Expulsion du campement des Coquetiers: lettre ouverte au Défenseur des Droits

Parce que l'an dernier nous avions à déplorer la mort de 15 enfants, pour la plupart survenus dans des familles expulsées à répétition de campements illégaux.La situation des personnes qui vont être expulsées du camps des Coquetiers à Bobigny est différente. Mais quel accompagnement leur est donné pour accompagner leur expulsion d'un lieu où ils sont insérés ?

Parce que l'an dernier nous avions à déplorer la mort de 15 enfants, pour la plupart survenus dans des familles expulsées à répétition de campements illégaux.

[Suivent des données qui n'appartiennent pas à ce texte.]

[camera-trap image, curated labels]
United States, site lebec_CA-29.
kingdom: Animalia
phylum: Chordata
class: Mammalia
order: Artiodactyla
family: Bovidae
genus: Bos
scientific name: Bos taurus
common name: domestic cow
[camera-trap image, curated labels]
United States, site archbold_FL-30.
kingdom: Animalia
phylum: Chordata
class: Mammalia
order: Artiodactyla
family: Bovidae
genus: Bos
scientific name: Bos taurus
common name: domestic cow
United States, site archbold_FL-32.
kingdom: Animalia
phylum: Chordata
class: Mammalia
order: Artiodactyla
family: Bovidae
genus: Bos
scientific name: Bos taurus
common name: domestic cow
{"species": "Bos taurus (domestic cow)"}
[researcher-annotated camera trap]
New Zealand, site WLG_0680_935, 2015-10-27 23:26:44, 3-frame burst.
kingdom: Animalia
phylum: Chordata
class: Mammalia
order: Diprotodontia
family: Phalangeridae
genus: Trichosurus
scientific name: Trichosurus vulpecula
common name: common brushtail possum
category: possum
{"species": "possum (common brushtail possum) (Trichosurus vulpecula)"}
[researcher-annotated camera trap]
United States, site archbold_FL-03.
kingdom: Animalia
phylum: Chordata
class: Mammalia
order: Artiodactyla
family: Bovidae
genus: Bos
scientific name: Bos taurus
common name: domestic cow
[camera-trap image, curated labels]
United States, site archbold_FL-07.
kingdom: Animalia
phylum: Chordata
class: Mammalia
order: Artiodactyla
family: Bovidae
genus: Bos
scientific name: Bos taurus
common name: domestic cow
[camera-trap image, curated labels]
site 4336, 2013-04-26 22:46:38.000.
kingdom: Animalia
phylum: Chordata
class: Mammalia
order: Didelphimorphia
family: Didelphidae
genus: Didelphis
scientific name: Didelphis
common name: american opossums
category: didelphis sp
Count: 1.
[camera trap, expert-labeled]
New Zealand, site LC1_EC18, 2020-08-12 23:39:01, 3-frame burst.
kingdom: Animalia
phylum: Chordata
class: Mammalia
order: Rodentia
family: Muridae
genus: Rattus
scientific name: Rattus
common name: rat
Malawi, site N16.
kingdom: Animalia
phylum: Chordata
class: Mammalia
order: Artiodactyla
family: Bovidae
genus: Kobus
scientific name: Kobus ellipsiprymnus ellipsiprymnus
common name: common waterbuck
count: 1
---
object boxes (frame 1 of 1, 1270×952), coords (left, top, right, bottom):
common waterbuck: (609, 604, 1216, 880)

La situation des personnes qui vont être expulsées du camps des Coquetiers à Bobigny est différente. Mais quel accompagnement leur est donné pour accompagner leur expulsion d'un lieu où ils sont insérés ?

Lettre ouverte au Défenseur des droits
7 rue Saint-Florentin
75409 Paris Cedex 08

 Monsieur le Défenseur des droits,

Nous vous adressons cette lettre ouverte, ultime appel de personnes en souffrance, pour défendre leurs droits. Notre démarche est celle de citoyens qui pensent que les valeurs de la République s'adressent à tous.

Le bidonville de la rue des Coquetiers, à Bobigny, où vivent depuis des années plus de 90 familles roumaines et bulgares, va être évacué dans les prochains jours, pendant les vacances scolaires. A la rentrée les copains de classe verront de nombreuses tables et chaises vides.

A Bobigny, le taux de scolarisation est particulièrement élevé. Malgré les discours que l'on peut entendre, les parents veulent permettre à leurs enfants de s'intégrer. Grâce à ce haut niveau de scolarisation, l'évacuation de ce bidonville fait l'objet d'une démarche d'accompagnement, fait exceptionnel en Seine-Saint-Denis. ADOMA va proposer à une trentaine de familles ayant des enfants scolarisés des solutions de relogement.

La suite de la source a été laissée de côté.